Fig. 2. The same patient, with a swelling measuring 5×6 cm on the left leg just above the left lateral malleolus.
A full blood count showed lymphocytosis, the Mantoux test was
strongly positive with cross-sectional (horizontal) induration
of 16 mm, the chest radiograph showed some hilar prominence, and
fine-needle aspiration cytology (FNAC) showed acid-fast bacilli
on Ziehl-Neelsen staining (Fig. 3). Radiographs showed no
evidence of underlying osteomyelitis.
Extrapulmonary tuberculosis accounts for up to one-third of all cases. Children have a higher predisposition to the development of extrapulmonary tuberculosis.4 Tuberculosis can involve the soft tissues by extension from bone, synovial lining of joints or tendon sheaths; by direct inoculation; and, rarely, by haematogenous dissemination.5 However, selective primary soft-tissue involvement without osseous involvement is rare. It probably occurs via haematogenous spread from an occult primary focus elsewhere. Magnetic resonance imaging (MRI), especially with gadolinium enhancement, is very helpful in the diagnosis of soft-tissue abscesses, but tissue diagnosis is confirmatory. Tuberculous polymyositis has characteristic features of a well-demarcated abscess with rim enhancement on MRI.6 However, needle aspiration and examination is usually sufficient. Our patient’s family could not afford MRI, but FNAC was suggestive of tuberculosis without clearly identifying the tissue localisation. Tuberculosis should be considered in the differential diagnosis of any unexplained soft-tissue swelling in people born in tuberculosis-endemic areas.
Consent. Written informed consent was obtained from the patient’s guardian for publication of this case report and the accompanying images. A copy of the written consent is available from the authors.
Author contributions. SA and AA collected the data, and analysed and interpreted the literature and put together the case report, DIK was involved in collecting pictures and reviewing articles, SA, AA, TN and MS drafted and proof-read the manuscript, and SA, DIK and TN gave final approval of the version to be published. All authors read and approved the final manuscript.
1. Weir MR, Thornton GF. Extrapulmonary tuberculosis: Experience of a community hospital and review of the literature. Am J Med 1985;79(4):467-478. [http://dx.doi.org/10.1016/0002-9343 (85)90034-8]

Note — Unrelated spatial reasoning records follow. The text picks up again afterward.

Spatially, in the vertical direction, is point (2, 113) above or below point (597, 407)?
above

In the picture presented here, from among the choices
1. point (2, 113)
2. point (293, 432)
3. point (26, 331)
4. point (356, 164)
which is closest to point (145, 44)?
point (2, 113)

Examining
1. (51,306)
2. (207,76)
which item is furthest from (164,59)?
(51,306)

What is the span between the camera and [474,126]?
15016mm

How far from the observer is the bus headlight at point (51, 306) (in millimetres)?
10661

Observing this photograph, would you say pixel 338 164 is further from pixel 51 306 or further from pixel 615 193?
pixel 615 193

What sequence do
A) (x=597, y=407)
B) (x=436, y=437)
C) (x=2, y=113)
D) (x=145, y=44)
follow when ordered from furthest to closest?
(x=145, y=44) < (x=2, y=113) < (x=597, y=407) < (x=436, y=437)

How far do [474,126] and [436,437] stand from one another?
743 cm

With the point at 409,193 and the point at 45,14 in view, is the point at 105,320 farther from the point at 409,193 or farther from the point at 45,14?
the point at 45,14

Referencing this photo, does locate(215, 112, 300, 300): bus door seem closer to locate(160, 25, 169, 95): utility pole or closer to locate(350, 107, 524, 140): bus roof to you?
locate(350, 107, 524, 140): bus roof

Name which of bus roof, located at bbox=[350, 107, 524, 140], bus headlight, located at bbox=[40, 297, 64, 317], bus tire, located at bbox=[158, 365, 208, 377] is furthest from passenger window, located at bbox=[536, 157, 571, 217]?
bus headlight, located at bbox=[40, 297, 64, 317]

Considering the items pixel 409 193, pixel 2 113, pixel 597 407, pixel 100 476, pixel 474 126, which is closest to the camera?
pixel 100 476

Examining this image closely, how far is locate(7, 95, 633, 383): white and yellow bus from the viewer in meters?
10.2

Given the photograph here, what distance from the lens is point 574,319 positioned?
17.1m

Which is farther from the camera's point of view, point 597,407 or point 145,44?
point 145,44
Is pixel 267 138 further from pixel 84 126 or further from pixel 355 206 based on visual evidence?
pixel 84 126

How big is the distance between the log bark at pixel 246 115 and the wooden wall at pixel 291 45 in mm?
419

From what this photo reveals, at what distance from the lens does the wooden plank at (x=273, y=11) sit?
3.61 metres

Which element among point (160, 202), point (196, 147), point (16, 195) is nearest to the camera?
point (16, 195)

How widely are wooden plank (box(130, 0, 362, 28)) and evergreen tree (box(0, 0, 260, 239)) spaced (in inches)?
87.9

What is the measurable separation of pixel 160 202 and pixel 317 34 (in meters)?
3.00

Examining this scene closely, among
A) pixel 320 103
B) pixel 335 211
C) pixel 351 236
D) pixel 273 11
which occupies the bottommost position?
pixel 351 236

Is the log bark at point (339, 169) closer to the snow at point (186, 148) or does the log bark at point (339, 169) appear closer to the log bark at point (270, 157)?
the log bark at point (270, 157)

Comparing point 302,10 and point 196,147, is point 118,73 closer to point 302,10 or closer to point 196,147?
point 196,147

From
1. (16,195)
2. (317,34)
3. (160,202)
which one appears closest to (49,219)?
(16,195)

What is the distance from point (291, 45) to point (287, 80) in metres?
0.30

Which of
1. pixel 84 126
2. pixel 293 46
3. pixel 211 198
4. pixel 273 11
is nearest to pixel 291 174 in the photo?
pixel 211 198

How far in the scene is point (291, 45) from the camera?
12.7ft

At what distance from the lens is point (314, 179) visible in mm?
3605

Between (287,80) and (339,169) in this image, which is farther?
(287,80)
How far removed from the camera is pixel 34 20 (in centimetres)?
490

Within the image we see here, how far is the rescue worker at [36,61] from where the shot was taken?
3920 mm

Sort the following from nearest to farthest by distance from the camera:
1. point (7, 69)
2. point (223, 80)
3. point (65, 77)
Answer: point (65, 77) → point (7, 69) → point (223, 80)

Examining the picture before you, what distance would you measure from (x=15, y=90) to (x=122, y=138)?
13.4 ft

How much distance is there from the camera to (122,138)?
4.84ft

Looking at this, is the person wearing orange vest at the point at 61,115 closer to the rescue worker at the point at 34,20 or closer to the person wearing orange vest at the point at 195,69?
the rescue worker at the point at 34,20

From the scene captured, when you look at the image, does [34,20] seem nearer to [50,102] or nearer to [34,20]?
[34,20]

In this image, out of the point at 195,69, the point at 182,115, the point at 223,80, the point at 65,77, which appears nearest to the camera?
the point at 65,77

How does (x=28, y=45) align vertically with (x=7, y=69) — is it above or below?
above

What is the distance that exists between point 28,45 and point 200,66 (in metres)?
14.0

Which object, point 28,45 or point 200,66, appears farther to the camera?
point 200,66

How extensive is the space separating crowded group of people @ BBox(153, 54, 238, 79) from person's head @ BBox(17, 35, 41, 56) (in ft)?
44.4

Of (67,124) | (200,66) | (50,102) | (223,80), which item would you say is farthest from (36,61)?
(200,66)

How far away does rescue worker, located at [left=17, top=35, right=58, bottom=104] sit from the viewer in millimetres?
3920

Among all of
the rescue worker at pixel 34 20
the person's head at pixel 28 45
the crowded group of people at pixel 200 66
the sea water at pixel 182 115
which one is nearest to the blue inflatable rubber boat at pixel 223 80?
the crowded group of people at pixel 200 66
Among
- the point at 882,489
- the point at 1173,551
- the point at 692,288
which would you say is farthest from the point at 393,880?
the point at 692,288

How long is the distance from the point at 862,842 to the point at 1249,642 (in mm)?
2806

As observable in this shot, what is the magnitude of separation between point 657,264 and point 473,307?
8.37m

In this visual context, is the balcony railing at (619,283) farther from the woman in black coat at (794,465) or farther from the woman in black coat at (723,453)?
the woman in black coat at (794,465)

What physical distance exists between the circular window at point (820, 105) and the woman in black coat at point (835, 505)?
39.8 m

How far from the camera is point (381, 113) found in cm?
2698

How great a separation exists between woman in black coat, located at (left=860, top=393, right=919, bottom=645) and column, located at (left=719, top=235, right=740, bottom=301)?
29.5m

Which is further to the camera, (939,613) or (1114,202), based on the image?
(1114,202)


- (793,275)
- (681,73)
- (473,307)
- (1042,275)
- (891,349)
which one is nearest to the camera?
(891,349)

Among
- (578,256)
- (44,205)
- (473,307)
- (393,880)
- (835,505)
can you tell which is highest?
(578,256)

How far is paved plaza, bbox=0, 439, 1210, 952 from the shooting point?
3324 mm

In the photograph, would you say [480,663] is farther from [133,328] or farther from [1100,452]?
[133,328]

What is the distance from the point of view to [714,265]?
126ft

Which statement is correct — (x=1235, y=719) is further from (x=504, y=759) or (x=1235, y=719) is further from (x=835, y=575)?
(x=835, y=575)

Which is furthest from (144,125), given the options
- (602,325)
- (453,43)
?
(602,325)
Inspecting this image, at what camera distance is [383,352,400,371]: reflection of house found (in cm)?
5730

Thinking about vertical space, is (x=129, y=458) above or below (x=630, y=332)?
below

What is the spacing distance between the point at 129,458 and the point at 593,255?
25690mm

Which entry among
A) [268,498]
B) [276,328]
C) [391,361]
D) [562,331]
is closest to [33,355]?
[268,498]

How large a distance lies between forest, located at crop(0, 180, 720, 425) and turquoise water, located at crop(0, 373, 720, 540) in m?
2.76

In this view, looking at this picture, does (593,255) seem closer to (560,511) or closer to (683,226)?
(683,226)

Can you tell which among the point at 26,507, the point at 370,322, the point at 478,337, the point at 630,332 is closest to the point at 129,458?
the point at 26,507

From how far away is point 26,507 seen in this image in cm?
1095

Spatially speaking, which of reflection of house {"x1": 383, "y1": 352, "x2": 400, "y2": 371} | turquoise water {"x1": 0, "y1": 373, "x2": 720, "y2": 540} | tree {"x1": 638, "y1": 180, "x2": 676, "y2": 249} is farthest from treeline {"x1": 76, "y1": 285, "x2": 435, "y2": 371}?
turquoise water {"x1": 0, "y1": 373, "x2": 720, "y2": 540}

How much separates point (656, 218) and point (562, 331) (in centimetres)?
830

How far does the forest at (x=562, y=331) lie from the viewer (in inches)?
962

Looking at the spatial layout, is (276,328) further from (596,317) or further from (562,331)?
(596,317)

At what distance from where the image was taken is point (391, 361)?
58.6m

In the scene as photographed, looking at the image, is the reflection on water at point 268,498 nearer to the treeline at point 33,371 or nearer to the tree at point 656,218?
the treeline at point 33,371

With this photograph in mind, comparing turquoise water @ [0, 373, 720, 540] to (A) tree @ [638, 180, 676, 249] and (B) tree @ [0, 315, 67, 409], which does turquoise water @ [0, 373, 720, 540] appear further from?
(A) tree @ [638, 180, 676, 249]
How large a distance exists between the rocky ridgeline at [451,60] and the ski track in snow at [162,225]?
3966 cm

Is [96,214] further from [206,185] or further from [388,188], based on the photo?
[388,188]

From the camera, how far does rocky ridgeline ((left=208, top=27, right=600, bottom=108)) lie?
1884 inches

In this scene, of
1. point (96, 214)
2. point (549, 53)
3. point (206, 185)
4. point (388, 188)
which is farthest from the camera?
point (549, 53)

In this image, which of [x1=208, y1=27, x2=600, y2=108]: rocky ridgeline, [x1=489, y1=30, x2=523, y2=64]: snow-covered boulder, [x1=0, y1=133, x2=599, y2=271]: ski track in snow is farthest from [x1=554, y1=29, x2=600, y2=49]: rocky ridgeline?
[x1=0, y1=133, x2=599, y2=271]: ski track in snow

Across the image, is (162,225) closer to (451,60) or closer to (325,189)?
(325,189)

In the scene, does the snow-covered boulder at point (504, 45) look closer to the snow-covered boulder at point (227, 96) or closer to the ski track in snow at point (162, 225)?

2. Abdelwahab IF, Kenan S, Hermann G, et al. Tuberculous peroneal tenosynovitis: A case report. J Bone Joint Surg Am 1993;75(11):1687-1690.
3. Goldberg I, Avidor I. Isolated tuberculous tenosynovitis of the achilles tendon: A case report. Clin Orthop Relat Res 1985;194:185-188. [http://dx.doi.org/10.1097/00003086-198504000-00027]
4. Tappeiner G, Wolff K. Tuberculosis and other mycobacterial infections. In: Fitzpatrick TB, Freedberg IM, Eisen AZ, Wolff K, eds. Dermatology in General Medicine. New York: McGraw-Hill, 1999:2274-2292.
5. Derkash RS, Makley JT. Isolated tuberculosis of the triceps muscle: Case report. J Bone Joint Surg Am 1979;61(6A):948.